Photo: Heinz Troll
Therapies tailored to the individual patient – this is the future not only of oncology but of many medical disciplines. “At this point, however,” concedes Professor Dr Oliver Hayden, “personalisation is still a rather distant vision.” In order to turn the vision into reality, diagnostic tools which provide quantitative data are required. Thus, Professor Hayden, who holds the Heinz Nixdorf Chair of Biomedical Electronics at the Technical University of Munich, and his team are not engaged in conventional medical electronics research but explore new forms of flow cytometry for the analysis of cell function. “The living cell is the essential biomarker,” Hayden emphasizes. He is convinced that currently used biomarkers such as blood values and inflammation markers do not offer sufficient information for personalized therapies: “It is not the individual protein or the individual gene that is the smallest functional unit of the organism.”
The team in Munich therefore combines optical, magnetic and acoustic sensor systems with microfluidics. Microfluidics looks at the behaviour of fluids in minute spaces and provides methods to analyse tiny numbers of cells. The research projects based at the Technical University’s Translational Cancer Research Center (TranslaTUM) focuses on the cooperation of an interdisciplinary team of engineers and clinical researchers to develop new diagnostic methods. “Our technologies can potentially be used at the point of care, the central lab or in pre-clinical research,” says Hayden who by the way cannot understand the current hype about POCT. “The central lab will never be obsolete,” he underlines. If a biomarker is stable enough to be transported and the relevant parameter does not have to be determined right away, POCT in Professor Hayden’s opinion does not make a lot of sense in a clinical environment – not to mention the cost factor: “The central lab is and will remain the most cost-efficient solution.”
“Laboratory medicine is in fact an industrial process,” Hayden opines: you try to standardise, achieve maximum throughput and keep the costs down.
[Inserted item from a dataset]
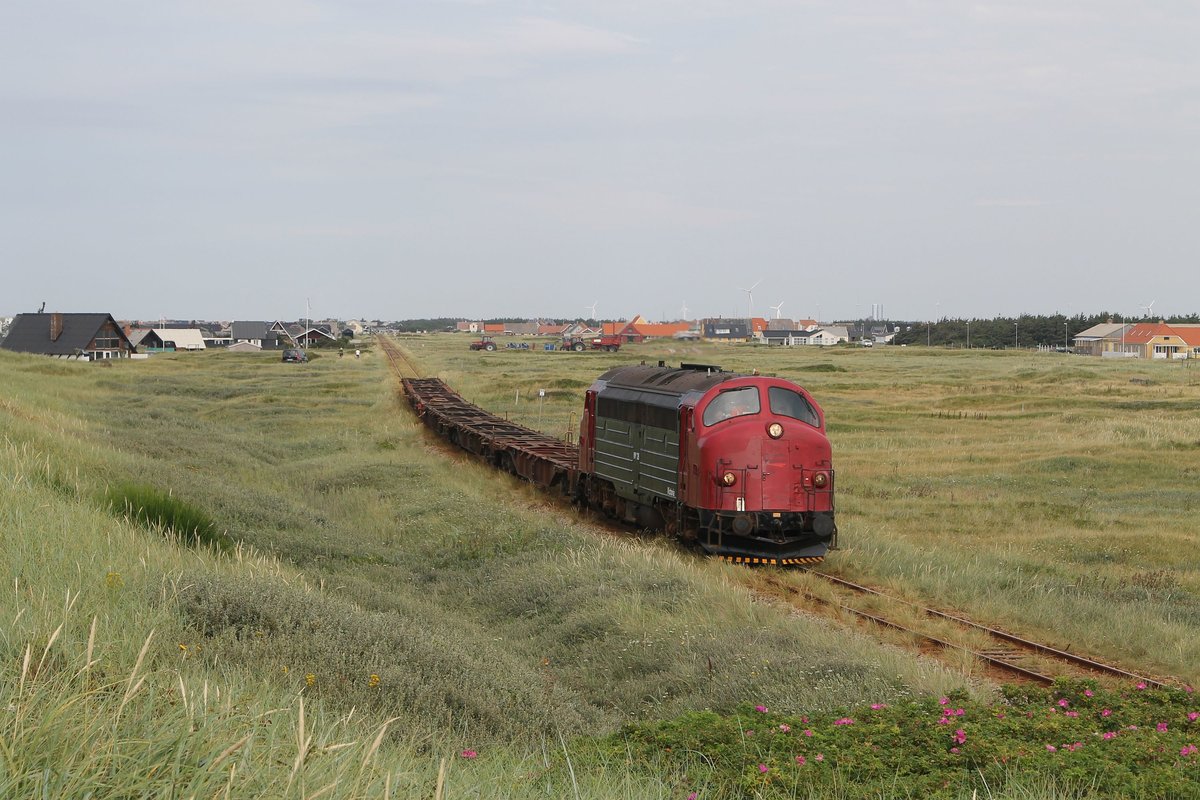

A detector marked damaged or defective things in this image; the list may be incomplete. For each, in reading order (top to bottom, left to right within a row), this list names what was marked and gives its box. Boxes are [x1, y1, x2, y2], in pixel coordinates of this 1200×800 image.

rusty railway track [380, 334, 1176, 692]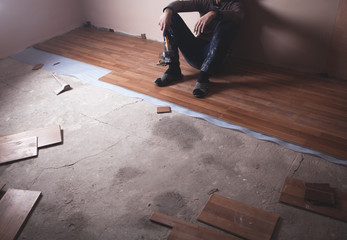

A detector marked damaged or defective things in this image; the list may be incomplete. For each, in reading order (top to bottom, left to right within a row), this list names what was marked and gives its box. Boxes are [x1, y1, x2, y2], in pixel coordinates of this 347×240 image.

cracked concrete [0, 57, 347, 239]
Thus it is important, as in manufacturing, to integrate pre-analytics, analytics and post-analytics in a single workflow which indeed the team at the Heinz Nixdorf Chair of Biomedical Electronics aims to do. “Workflow integration is often seen as relevant only to industry. But any university which wants to be competitive has to work on integrative solutions,” Hayden underlines and adds that their „mandate is translation; that is at some point in time the team‘s lab developments have to arrive bedside or in research.” The research centre TranslaTUM on the campus of the hospital rechts der Isar in Munich, Professor Hayden says, “will enable engineers to speed up research and through the cooperation with clinicians and companies to fulfil its translation mandate.”
Professor Dr Oliver Hayden is Heinz Nixdorf Chair of Biomedical Electronics at the Technical University of Munich. After obtaining his doctoral degree in biochemistry in Vienna in 1999 he did postdoc research in nanotechnology at Harvard. In 2011 he received an MBA from Julius Maximilian University in Würzburg, Germany. Born in Steyr (Upper Austria), the scientist’s work has been recognized with a number of awards, e.g. in 2017 the European Inventor Award for the development of a rapid blood test for malaria. He authored more than 80 publications and is named inventor or co-inventor in close to 80 patent families.